---------- TEXT SEGMENT

Adeola Olowu, MD

Amukotuwa S, Straka M, Aksoy D, Fischbein N, Desmond P, Albers G, et al. Cerebral Blood Flow Predicts the Infarct Core: New Insights From Contemporaneous Diffusion and Perfusion Imaging. Stroke. 2019;50:2783–2789.

The purpose of this study was to assess if cerebral blood flow (CBF) from perfusion studies could accurately estimate infarct core size in ischemic stroke patients during acute stroke management for appropriate thrombectomy triage. Relative cerebral blood flow (rCBF) accuracy would be determined by comparing infarct size to DWI of MRI.

Imaging data was assessed from the DEFUSE 2 and SENSE 3 studies. DEFUSE 2 (Diffusion and Perfusion Imaging Evaluation for Understanding Stroke Evaluation) evaluated if MRI can be used to determine which patients would most likely benefit from endovascular reperfusion. SENSE 3 (Sensitivity Encoding) compared DWI and CT perfusion to reliably detect ischemic core tissue, at risk tissue, and tissue at risk of hemorrhagic transformation. Between the two studies, 119 patients had both DWI and perfusion studies within 24 hours of symptoms onset.

--------------------

=== WHAT NEEDS TO BE DONE ===
List every author the citation in the stroke imaging summary names individually, leaving out "et al."

---------- PROVIDED DATA

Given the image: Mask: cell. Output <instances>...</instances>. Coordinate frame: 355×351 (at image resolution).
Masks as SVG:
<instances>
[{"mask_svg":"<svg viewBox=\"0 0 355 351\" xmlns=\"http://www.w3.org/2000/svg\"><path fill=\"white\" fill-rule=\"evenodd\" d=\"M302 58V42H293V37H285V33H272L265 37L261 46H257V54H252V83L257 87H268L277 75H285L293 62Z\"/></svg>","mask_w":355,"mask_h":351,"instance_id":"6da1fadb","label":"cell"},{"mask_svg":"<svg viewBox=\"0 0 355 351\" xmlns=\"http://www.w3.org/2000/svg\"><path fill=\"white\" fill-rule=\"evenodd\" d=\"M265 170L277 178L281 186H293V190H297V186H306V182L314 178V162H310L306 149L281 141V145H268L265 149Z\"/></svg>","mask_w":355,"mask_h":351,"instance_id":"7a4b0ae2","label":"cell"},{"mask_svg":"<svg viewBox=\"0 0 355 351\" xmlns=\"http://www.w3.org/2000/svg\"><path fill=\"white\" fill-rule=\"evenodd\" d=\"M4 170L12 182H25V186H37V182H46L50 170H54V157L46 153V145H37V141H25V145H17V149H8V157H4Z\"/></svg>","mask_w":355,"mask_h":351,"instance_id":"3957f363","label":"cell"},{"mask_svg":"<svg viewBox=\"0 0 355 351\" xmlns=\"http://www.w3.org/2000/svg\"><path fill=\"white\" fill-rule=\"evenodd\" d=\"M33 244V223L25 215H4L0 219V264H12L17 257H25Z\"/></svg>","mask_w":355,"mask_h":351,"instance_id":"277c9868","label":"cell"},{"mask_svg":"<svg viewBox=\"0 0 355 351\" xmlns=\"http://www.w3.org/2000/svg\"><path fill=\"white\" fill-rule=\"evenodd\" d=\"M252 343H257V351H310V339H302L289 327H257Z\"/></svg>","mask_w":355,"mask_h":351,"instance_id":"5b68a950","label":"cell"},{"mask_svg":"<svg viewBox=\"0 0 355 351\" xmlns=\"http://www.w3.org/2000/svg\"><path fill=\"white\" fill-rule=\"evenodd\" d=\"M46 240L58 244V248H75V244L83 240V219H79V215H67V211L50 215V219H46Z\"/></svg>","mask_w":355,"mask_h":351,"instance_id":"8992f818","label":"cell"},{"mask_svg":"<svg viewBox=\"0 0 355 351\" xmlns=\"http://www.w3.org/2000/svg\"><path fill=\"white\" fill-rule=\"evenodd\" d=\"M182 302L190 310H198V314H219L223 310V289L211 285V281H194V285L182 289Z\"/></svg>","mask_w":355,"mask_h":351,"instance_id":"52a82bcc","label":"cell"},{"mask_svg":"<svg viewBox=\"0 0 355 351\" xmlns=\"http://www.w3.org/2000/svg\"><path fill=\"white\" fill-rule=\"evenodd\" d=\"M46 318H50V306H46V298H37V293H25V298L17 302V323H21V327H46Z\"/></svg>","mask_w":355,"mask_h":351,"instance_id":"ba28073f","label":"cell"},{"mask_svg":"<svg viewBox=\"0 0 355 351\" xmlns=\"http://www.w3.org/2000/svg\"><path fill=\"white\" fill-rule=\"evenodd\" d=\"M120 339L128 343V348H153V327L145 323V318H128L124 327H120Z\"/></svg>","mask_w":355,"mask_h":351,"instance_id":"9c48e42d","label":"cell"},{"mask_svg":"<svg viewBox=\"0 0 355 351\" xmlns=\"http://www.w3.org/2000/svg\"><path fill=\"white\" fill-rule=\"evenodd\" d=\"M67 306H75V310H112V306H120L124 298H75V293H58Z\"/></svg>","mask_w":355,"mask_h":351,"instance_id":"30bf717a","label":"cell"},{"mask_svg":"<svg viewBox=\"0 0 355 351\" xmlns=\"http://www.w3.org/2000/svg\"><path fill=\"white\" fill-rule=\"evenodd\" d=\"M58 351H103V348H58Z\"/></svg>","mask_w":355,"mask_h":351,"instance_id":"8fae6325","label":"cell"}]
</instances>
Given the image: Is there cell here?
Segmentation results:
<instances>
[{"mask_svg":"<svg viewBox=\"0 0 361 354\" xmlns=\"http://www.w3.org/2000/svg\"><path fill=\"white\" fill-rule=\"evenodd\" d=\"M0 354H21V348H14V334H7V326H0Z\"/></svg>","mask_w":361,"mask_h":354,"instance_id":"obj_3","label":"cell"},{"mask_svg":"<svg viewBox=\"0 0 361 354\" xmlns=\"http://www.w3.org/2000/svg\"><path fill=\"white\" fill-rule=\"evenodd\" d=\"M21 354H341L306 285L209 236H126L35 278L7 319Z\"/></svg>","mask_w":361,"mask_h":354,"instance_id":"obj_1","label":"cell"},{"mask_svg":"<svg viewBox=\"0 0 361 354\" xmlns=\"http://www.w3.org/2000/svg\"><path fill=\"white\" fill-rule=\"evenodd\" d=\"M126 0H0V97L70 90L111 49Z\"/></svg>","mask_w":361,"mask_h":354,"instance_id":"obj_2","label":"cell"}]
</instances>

--------------------

=== WRITTEN ANSWER ===
Amukotuwa S, Straka M, Aksoy D, Fischbein N, Desmond P, Albers G